Re: [PATCH next 1/1] lib: Optimise hex_dump_to_buffer()

public inbox for linux-kernel@vger.kernel.org
 help / color / mirror / Atom feed

From: David Laight <david.laight.linux@gmail.com>
To: Nick Child <nnac123@linux.ibm.com>
Cc: linux-kernel@vger.kernel.org,
	Andrew Morton <akpm@linux-foundation.org>,
	Andy Shevchenko <andriy.shevchenko@linux.intel.com>,
	Linus Torvalds <torvalds@linux-foundation.org>,
	Randy Dunlap <rdunlap@infradead.org>
Subject: Re: [PATCH next 1/1] lib: Optimise hex_dump_to_buffer()
Date: Wed, 19 Feb 2025 13:13:47 +0000	[thread overview]
Message-ID: <20250219131347.3ec72325@pumpkin> (raw)
In-Reply-To: <Z7UPNhW_bXSOzACk@li-4c4c4544-0047-5210-804b-b8c04f323634.ibm.com>

On Tue, 18 Feb 2025 16:52:38 -0600
Nick Child <nnac123@linux.ibm.com> wrote:

> On Sun, Feb 16, 2025 at 08:19:01PM +0000, David Laight wrote:
> > Fastpath the normal case of single byte output that fits in the buffer.
> > Output byte groups (byteswapped on little-endian) without calling snprintf().
> > Remove the restriction that rowsize must be 16 or 32.
> > Remove the restriction that groupsize must be 8 or less.
> > If groupsize isn't a power of 2 or doesn't divide into both len and
> >   rowsize it is set to 1 (otherwise byteswapping is hard).
> > Change the types of the rowsize and groupsize parameters to be unsigned types.
> >  
> 
> Thank you!
> 
> > Tested in a userspace harness, code size (x86-64) halved to 723 bytes.
> > 
> > Signed-off-by: David Laight <david.laight.linux@gmail.com>
> > ---
> >  include/linux/printk.h |   6 +-
> >  lib/hexdump.c          | 165 ++++++++++++++++++++---------------------
> >  2 files changed, 85 insertions(+), 86 deletions(-)
> > 
> > diff --git a/include/linux/printk.h b/include/linux/printk.h
> > index 4217a9f412b2..49e67f63277e 100644
> > --- a/include/linux/printk.h
> > +++ b/include/linux/printk.h
> > @@ -752,9 +752,9 @@ enum {
> >  	DUMP_PREFIX_ADDRESS,
> >  	DUMP_PREFIX_OFFSET
> >  };  
> ...
> > - * hex_dump_to_buffer() works on one "line" of output at a time, i.e.,
> > + * If @groupsize isn't a power of 2 that divides into both @len and @rowsize
> > + * the it is set to 1.  
> 
> s/the/then/
> 
> > + *
> > + * hex_dump_to_buffer() works on one "line" of output at a time, e.g.,
> >   * 16 or 32 bytes of input data converted to hex + ASCII output.  
> ...
> > -		linebuf[lx++] = ' ';
> > +	if (!ascii) {
> > +		*dst = 0;
> > +		return out_len;
> >  	}
> > + 
> > +	pad_len += 2;  
> 
> So at a minimum there is 2 spaces before the ascii translation?

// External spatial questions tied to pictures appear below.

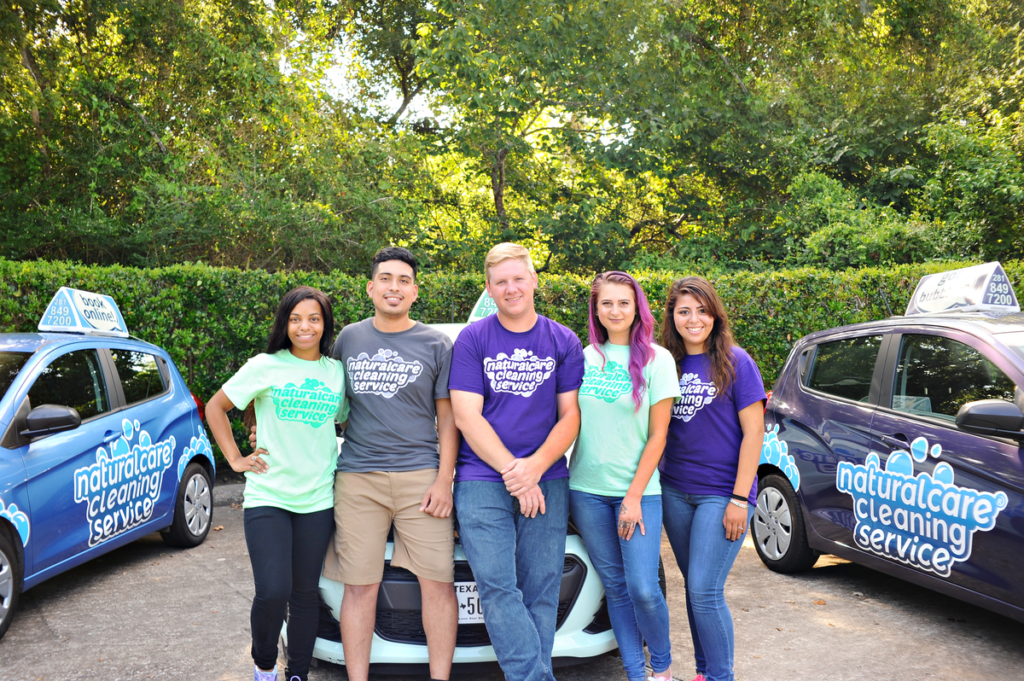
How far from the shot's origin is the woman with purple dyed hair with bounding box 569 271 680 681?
2.94 metres

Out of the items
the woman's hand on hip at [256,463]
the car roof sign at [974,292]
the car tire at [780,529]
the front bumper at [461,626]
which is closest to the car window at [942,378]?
the car roof sign at [974,292]

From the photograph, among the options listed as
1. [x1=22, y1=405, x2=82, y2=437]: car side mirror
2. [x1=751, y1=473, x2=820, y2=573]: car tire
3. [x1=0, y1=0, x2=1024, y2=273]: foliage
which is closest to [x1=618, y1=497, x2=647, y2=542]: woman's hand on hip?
[x1=751, y1=473, x2=820, y2=573]: car tire

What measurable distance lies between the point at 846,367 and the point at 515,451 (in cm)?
268

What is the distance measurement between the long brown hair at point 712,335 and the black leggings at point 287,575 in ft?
5.25

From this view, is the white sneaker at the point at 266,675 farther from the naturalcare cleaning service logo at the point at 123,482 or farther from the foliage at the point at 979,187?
the foliage at the point at 979,187

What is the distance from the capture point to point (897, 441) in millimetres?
4016

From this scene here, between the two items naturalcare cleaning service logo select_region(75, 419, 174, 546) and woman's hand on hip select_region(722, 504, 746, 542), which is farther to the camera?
naturalcare cleaning service logo select_region(75, 419, 174, 546)

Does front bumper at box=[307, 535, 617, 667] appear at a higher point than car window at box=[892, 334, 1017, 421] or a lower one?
lower

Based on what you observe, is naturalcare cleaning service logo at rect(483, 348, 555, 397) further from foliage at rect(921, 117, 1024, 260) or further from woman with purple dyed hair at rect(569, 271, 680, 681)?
foliage at rect(921, 117, 1024, 260)

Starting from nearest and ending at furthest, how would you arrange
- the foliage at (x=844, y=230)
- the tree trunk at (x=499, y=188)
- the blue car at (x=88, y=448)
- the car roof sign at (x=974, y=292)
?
the blue car at (x=88, y=448)
the car roof sign at (x=974, y=292)
the foliage at (x=844, y=230)
the tree trunk at (x=499, y=188)

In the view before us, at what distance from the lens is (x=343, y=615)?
9.95 ft

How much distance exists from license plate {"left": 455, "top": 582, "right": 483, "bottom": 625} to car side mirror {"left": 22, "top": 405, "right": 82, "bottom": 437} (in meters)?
2.39

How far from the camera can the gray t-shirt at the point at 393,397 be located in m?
3.05

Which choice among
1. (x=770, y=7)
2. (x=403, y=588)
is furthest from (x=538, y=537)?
(x=770, y=7)
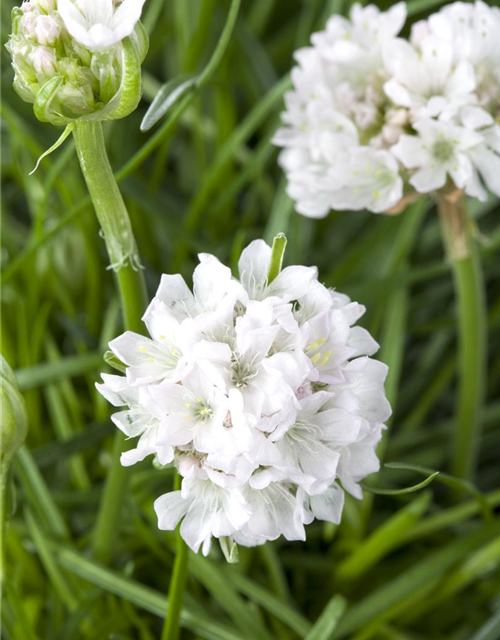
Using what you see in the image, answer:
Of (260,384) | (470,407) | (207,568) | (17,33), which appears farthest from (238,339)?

That is the way it always was.
Does make sense that way.

> when people allocate linebuf, what should they use to calculate the len?

Enough :-)
Unchanged from before, 'rowsize * 4 + 2' is just enough.

> 
> Also side nit, this existed before this patch, the endian switch may
> occur on the hex dump but it doesn't on the ascii conversion:
> [   20.172006][  T150] 706f6e6d6c6b6a696867666564636261  abcdefghijklmnop

Correct, that is what you want.
Consider { u32 x; char y[4]; } - you don't want the ascii byte reversed.

Indeed, if the data might not be aligned it is easier to process the
hex bytes in address order than a little-endian value that is split
between two 'words'. 

> 
> 
> > +	out_len += pad_len + len;
> > +	if (dst + pad_len >= dst_end)
> > +		pad_len = dst_end - dst - 1;  
> 
> Why not jump to hex_truncate here? This feels like an error case and
> if I am understanding correctly, this will pad the rest of the buffer
> leaving no room for ascii.

I missed that, can't remember what the old code did.

> 
> > +	while (pad_len--)
> > +		*dst++ = ' ';
> > +
> > +	if (dst + len >= dst_end)  
> ...
> > -- 
> > 2.39.5  
> 
> I will like to also support a wrapper to a bitmap argument as Andy
> mentioned. Mostly for selfish reasons though: I would like an argument
> to be added to skip endian conversion, and just observe the bytes as they
> appear in memory (without having to use groupsize 1).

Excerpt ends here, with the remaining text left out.